→ To be done
Reproduce every one of the lines below without changing a single character.

═══ Excerpted records

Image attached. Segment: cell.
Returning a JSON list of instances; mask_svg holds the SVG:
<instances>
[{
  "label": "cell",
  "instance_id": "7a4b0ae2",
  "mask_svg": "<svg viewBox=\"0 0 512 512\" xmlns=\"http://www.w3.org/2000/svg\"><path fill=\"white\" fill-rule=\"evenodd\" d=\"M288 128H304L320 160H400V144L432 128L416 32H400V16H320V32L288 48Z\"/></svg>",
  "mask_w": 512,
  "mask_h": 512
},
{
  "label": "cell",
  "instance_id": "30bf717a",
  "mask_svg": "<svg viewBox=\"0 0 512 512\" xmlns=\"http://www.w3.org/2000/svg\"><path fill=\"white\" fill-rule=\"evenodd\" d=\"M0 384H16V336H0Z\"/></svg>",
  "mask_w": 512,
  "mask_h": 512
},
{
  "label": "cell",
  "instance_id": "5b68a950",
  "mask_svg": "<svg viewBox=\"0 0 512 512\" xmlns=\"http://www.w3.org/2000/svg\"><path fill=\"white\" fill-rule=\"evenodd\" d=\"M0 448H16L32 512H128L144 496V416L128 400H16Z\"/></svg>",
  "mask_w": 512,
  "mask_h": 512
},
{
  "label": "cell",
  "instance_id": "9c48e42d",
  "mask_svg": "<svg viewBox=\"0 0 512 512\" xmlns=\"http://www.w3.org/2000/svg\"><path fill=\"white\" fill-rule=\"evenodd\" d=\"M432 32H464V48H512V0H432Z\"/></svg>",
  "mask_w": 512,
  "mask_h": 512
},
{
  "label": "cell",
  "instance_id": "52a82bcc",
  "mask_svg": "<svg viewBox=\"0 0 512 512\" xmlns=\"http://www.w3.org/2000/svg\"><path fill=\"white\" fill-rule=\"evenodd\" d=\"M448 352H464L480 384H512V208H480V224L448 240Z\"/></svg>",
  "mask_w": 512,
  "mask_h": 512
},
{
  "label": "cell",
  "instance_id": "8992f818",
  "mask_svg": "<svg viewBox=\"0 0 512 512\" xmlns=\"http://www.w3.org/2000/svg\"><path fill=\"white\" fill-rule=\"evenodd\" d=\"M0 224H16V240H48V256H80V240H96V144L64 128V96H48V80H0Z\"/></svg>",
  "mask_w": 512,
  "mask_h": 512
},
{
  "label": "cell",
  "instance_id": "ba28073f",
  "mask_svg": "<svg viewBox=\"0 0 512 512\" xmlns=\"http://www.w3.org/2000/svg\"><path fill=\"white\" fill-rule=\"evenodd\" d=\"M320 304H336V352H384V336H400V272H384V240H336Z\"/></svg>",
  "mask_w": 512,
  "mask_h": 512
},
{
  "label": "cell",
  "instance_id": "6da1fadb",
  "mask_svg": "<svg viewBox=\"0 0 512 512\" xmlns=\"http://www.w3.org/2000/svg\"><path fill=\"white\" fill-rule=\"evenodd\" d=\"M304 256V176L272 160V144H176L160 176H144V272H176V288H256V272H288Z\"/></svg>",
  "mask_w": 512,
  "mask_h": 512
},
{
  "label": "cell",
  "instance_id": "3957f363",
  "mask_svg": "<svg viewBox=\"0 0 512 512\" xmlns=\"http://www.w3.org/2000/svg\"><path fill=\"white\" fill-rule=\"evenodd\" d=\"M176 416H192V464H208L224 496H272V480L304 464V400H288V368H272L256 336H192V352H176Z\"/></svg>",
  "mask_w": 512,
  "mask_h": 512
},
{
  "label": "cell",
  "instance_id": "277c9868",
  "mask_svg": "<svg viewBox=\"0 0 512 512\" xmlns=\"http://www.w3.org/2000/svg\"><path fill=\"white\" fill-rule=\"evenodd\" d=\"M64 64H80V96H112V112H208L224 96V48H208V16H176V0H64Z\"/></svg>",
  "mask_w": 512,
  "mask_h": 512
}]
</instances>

══════

→ Right answer
Image attached. Segment: cell.
Returning a JSON list of instances; mask_svg holds the SVG:
<instances>
[{
  "label": "cell",
  "instance_id": "7a4b0ae2",
  "mask_svg": "<svg viewBox=\"0 0 512 512\" xmlns=\"http://www.w3.org/2000/svg\"><path fill=\"white\" fill-rule=\"evenodd\" d=\"M288 128H304L320 160H400V144L432 128L416 32H400V16H320V32L288 48Z\"/></svg>",
  "mask_w": 512,
  "mask_h": 512
},
{
  "label": "cell",
  "instance_id": "30bf717a",
  "mask_svg": "<svg viewBox=\"0 0 512 512\" xmlns=\"http://www.w3.org/2000/svg\"><path fill=\"white\" fill-rule=\"evenodd\" d=\"M0 384H16V336H0Z\"/></svg>",
  "mask_w": 512,
  "mask_h": 512
},
{
  "label": "cell",
  "instance_id": "5b68a950",
  "mask_svg": "<svg viewBox=\"0 0 512 512\" xmlns=\"http://www.w3.org/2000/svg\"><path fill=\"white\" fill-rule=\"evenodd\" d=\"M0 448H16L32 512H128L144 496V416L128 400H16Z\"/></svg>",
  "mask_w": 512,
  "mask_h": 512
},
{
  "label": "cell",
  "instance_id": "9c48e42d",
  "mask_svg": "<svg viewBox=\"0 0 512 512\" xmlns=\"http://www.w3.org/2000/svg\"><path fill=\"white\" fill-rule=\"evenodd\" d=\"M432 32H464V48H512V0H432Z\"/></svg>",
  "mask_w": 512,
  "mask_h": 512
},
{
  "label": "cell",
  "instance_id": "52a82bcc",
  "mask_svg": "<svg viewBox=\"0 0 512 512\" xmlns=\"http://www.w3.org/2000/svg\"><path fill=\"white\" fill-rule=\"evenodd\" d=\"M448 352H464L480 384H512V208H480V224L448 240Z\"/></svg>",
  "mask_w": 512,
  "mask_h": 512
},
{
  "label": "cell",
  "instance_id": "8992f818",
  "mask_svg": "<svg viewBox=\"0 0 512 512\" xmlns=\"http://www.w3.org/2000/svg\"><path fill=\"white\" fill-rule=\"evenodd\" d=\"M0 224H16V240H48V256H80V240H96V144L64 128V96H48V80H0Z\"/></svg>",
  "mask_w": 512,
  "mask_h": 512
},
{
  "label": "cell",
  "instance_id": "ba28073f",
  "mask_svg": "<svg viewBox=\"0 0 512 512\" xmlns=\"http://www.w3.org/2000/svg\"><path fill=\"white\" fill-rule=\"evenodd\" d=\"M320 304H336V352H384V336H400V272H384V240H336Z\"/></svg>",
  "mask_w": 512,
  "mask_h": 512
},
{
  "label": "cell",
  "instance_id": "6da1fadb",
  "mask_svg": "<svg viewBox=\"0 0 512 512\" xmlns=\"http://www.w3.org/2000/svg\"><path fill=\"white\" fill-rule=\"evenodd\" d=\"M304 256V176L272 160V144H176L160 176H144V272H176V288H256V272H288Z\"/></svg>",
  "mask_w": 512,
  "mask_h": 512
},
{
  "label": "cell",
  "instance_id": "3957f363",
  "mask_svg": "<svg viewBox=\"0 0 512 512\" xmlns=\"http://www.w3.org/2000/svg\"><path fill=\"white\" fill-rule=\"evenodd\" d=\"M176 416H192V464H208L224 496H272V480L304 464V400H288V368H272L256 336H192V352H176Z\"/></svg>",
  "mask_w": 512,
  "mask_h": 512
},
{
  "label": "cell",
  "instance_id": "277c9868",
  "mask_svg": "<svg viewBox=\"0 0 512 512\" xmlns=\"http://www.w3.org/2000/svg\"><path fill=\"white\" fill-rule=\"evenodd\" d=\"M64 64H80V96H112V112H208L224 96V48H208V16H176V0H64Z\"/></svg>",
  "mask_w": 512,
  "mask_h": 512
}]
</instances>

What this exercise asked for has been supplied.